Prenant en compte cette décision, la chambre sociale décide, sans modifier l’ordre des étapes de la règle probatoire, puisque, conformément à l’article 6 du code de procédure civile, tout demandeur en justice doit rapporter des éléments au soutien de ses prétentions, d’abandonner la notion d’étaiement, pouvant être source de confusion avec celle de preuve, en y substituant l’expression de présentation par le salarié d’éléments à l’appui de sa demande. La chambre sociale rappelle que ces éléments doivent être suffisamment précis quant aux heures non rémunérées que le salarié prétend avoir accomplies afin de permettre à l’employeur d’y répondre utilement en produisant ses propres éléments, en mettant l’accent en parallèle sur les obligations pesant sur ce dernier quant au contrôle des heures de travail effectuées.
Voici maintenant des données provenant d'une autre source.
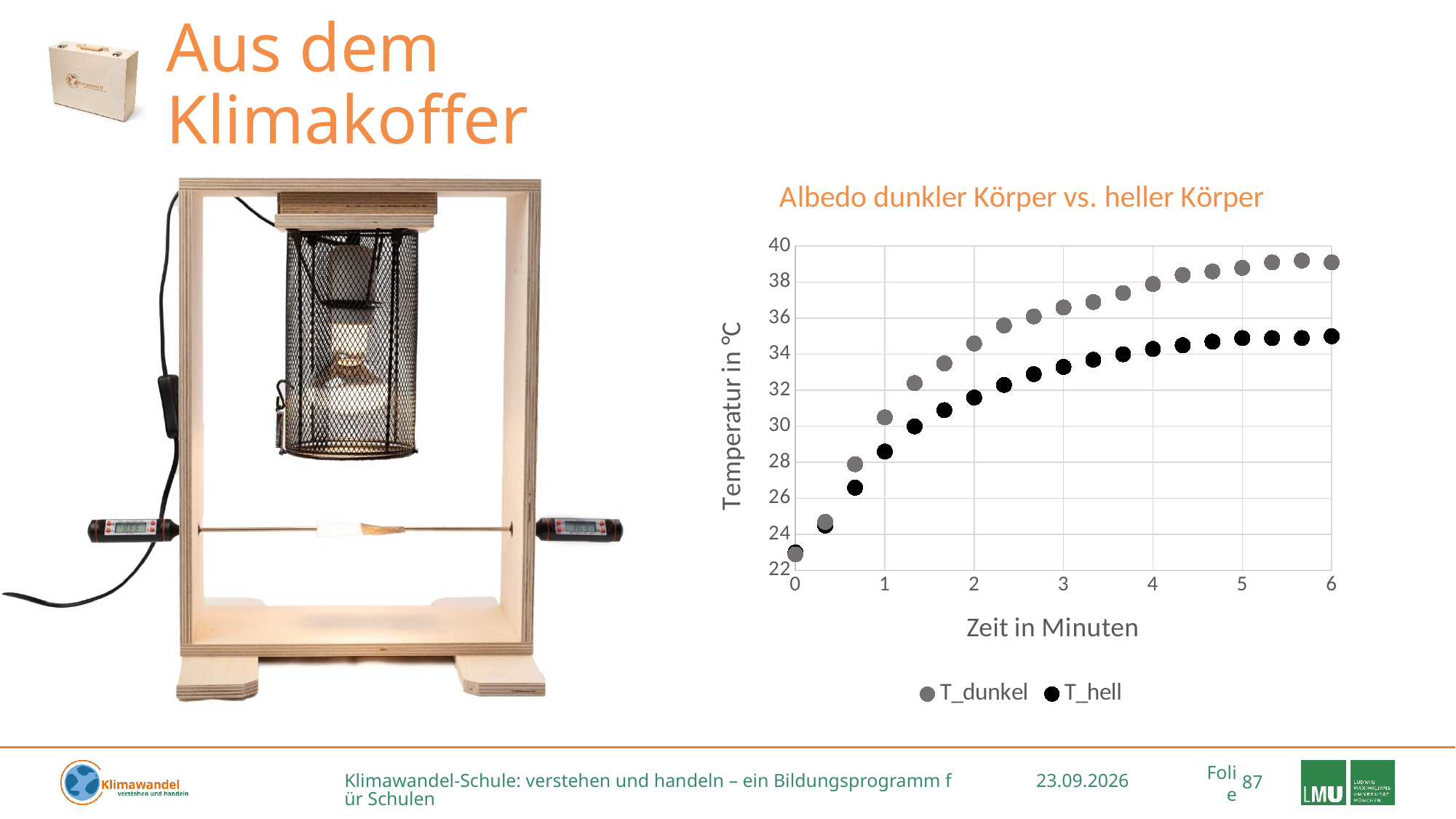
Is the value for T_hell at 1 minute greater or less than 30? less Is the value for T_dunkel at 3 minutes greater or less than 36? greater What kind of chart is shown on the slide? scatter chart Which series has the higher temperature at 4 minutes, T_dunkel or T_hell? T_dunkel What is the title of the chart? Albedo dunkler Körper vs. heller Körper Is the value for T_hell at 3 minutes greater or less than 34? less How many series does the chart's legend list? 2 Which series has the higher temperature at 6 minutes, T_dunkel or T_hell? T_dunkel Do the T_dunkel values rise or fall as time increases along the x axis? rise What are the two series named in the chart's legend? T_dunkel and T_hell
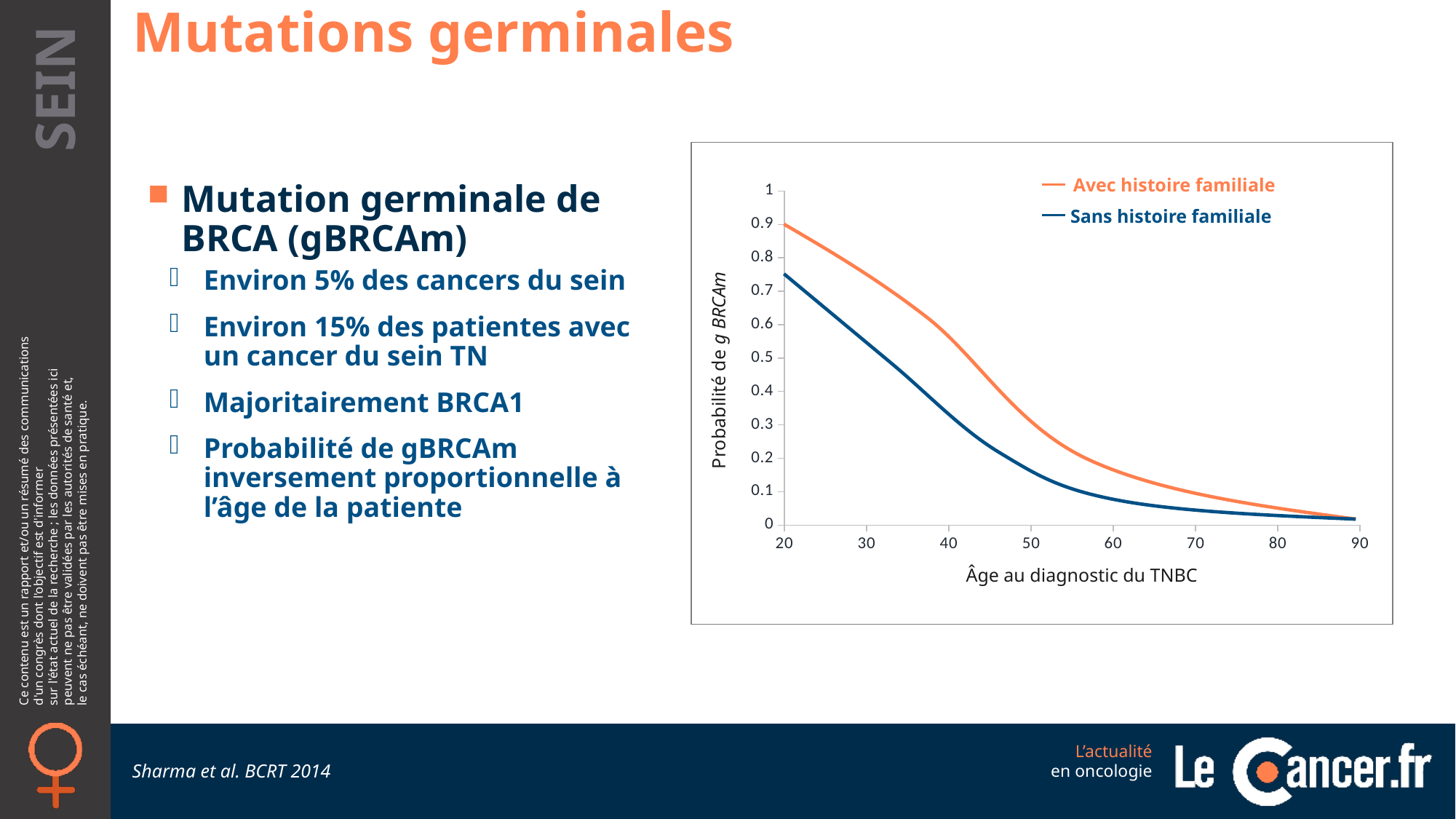
Which colour is used for the 'Sans histoire familiale' series in the chart? blue At age 40, which series has the higher probability: 'Avec histoire familiale' or 'Sans histoire familiale'? Avec histoire familiale How many age tick labels are shown on the x axis of the chart? 8 What is the label of the x axis of the chart? Âge au diagnostic du TNBC Is the value for 'Sans histoire familiale' at age 50 greater or less than 0.2? less What kind of chart is shown on the slide? line chart Is the value for 'Sans histoire familiale' at age 20 greater or less than 0.8? less Do the values of the 'Avec histoire familiale' series rise or fall as age increases along the x axis? fall How many series does the chart legend list? 2 Is the value for 'Avec histoire familiale' at age 20 greater or less than 0.8? greater Do the values of the 'Sans histoire familiale' series rise or fall as age increases along the x axis? fall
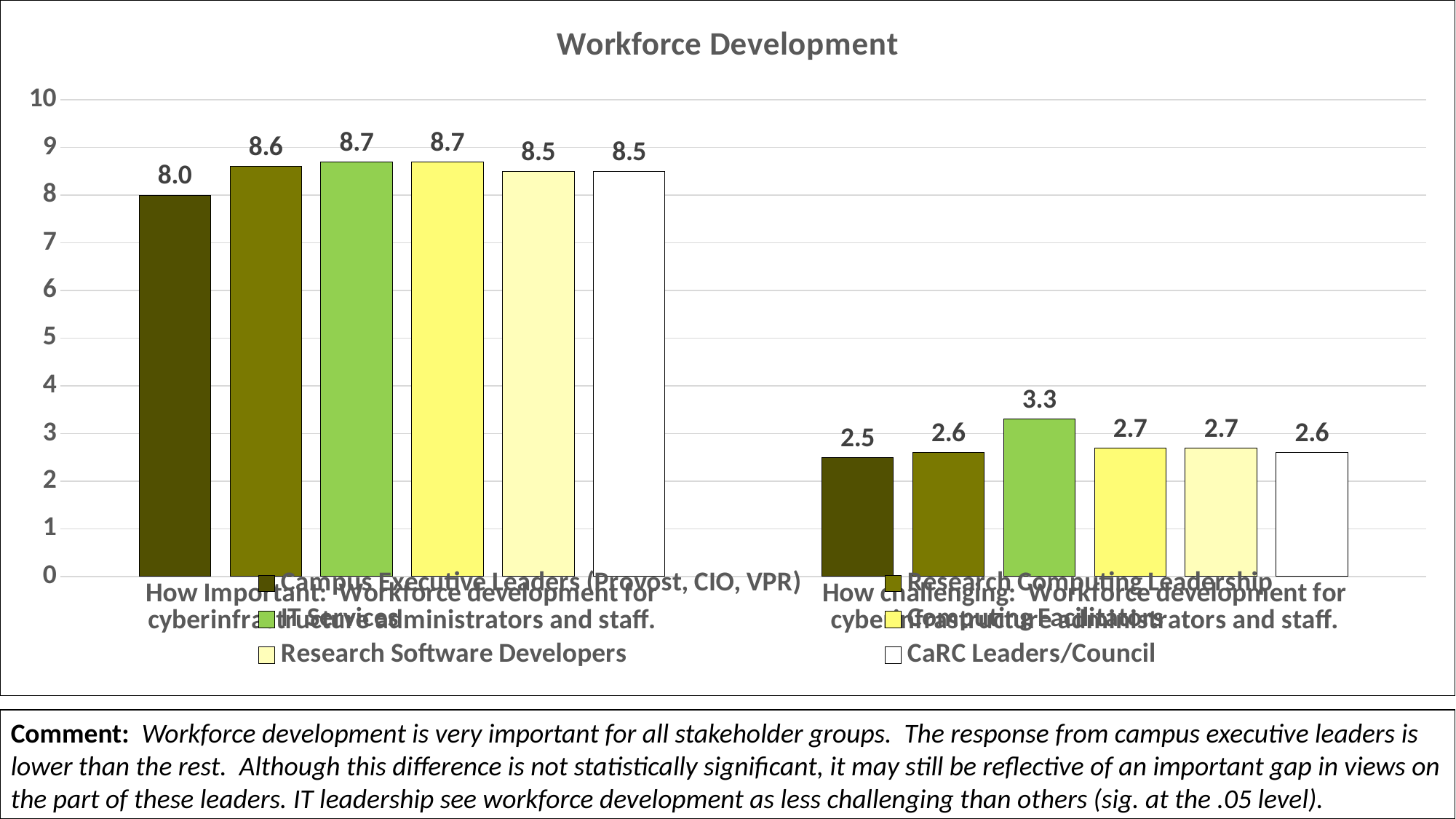
How many category groups are shown on the x axis? 2 Which is larger in the 'How Important' group: the value for IT Services or the value for Campus Executive Leaders (Provost, CIO, VPR)? IT Services What is the value for IT Services in the 'How challenging' group? 3.3 Which series has the lowest value in the 'How Important' group? Campus Executive Leaders (Provost, CIO, VPR) What is the value for CaRC Leaders/Council in the 'How challenging' group? 2.6 What is the title of the chart? Workforce Development What kind of chart is shown on the slide? bar chart How many series does the legend list? 6 What is the difference between the IT Services value and the Campus Executive Leaders value in the 'How challenging' group? 0.8 What is the value for Research Computing Leadership in the 'How Important' group? 8.6 Which series has the highest value in the 'How challenging' group? IT Services What is the value for Campus Executive Leaders (Provost, CIO, VPR) in the 'How Important' group? 8.0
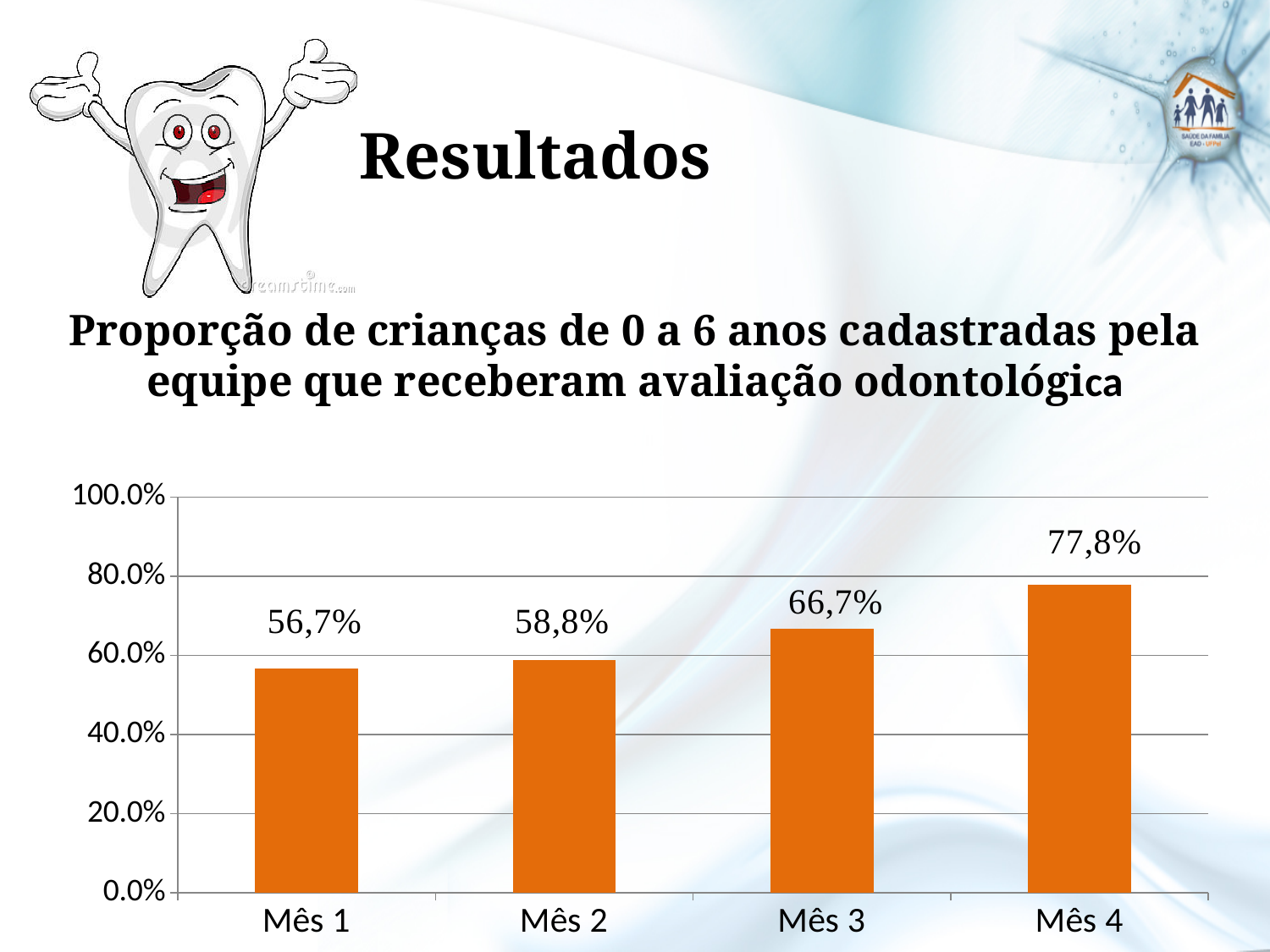
Do the values rise or fall from Mês 1 to Mês 4? rise What is the difference between the values for Mês 4 and Mês 1? 21,1% What is the value for Mês 4? 77,8% What is the difference between the values for Mês 3 and Mês 2? 7,9% Which month has the lowest value? Mês 1 Which month has the highest value? Mês 4 Is the value for Mês 4 greater or less than 80.0%? less What kind of chart is shown on the slide? bar chart Which is larger, the value for Mês 2 or the value for Mês 3? Mês 3 How many months are shown on the x axis? 4 What is the value for Mês 3? 66,7% What is the value for Mês 1? 56,7%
Il est enfin rappelé que, lorsqu’ils retiennent l’existence d’heures supplémentaires, les juges du fond évaluent souverainement, sans être tenus de préciser le détail de leur calcul, l’importance de celles-ci et les créances salariales s’y rapportant (Soc., 4 décembre 2013, pourvoi n° 12-22.344, Bull. 2013, V, n° 299).
Par l’arrêt commenté, la Cour de cassation entend souligner que les juges du fond doivent apprécier les éléments produits par le salarié à l’appui de sa demande au regard de ceux produits par l’employeur et ce afin que les juges, dès lors que le salarié a produit des éléments factuels revêtant un minimum de précision, se livrent à une pesée des éléments de preuve produits par l’une et l’autre des parties, ce qui est en définitive la finalité du régime de preuve partagée.
Autrement dit, les juges ne sont pas des législateurs et ne peuvent créer une obligation pour l’employeur d’installer des pointeuses. Alors, ils rendent plus compliquée la possibilité pour l’employeur de démontrer que le salarié n’a finalement pas exécuté les heures supplémentaires.
Là où on va s’amuser, cela va être pour le contentieux en matière d’heures supplémentaires à la suite du confinement.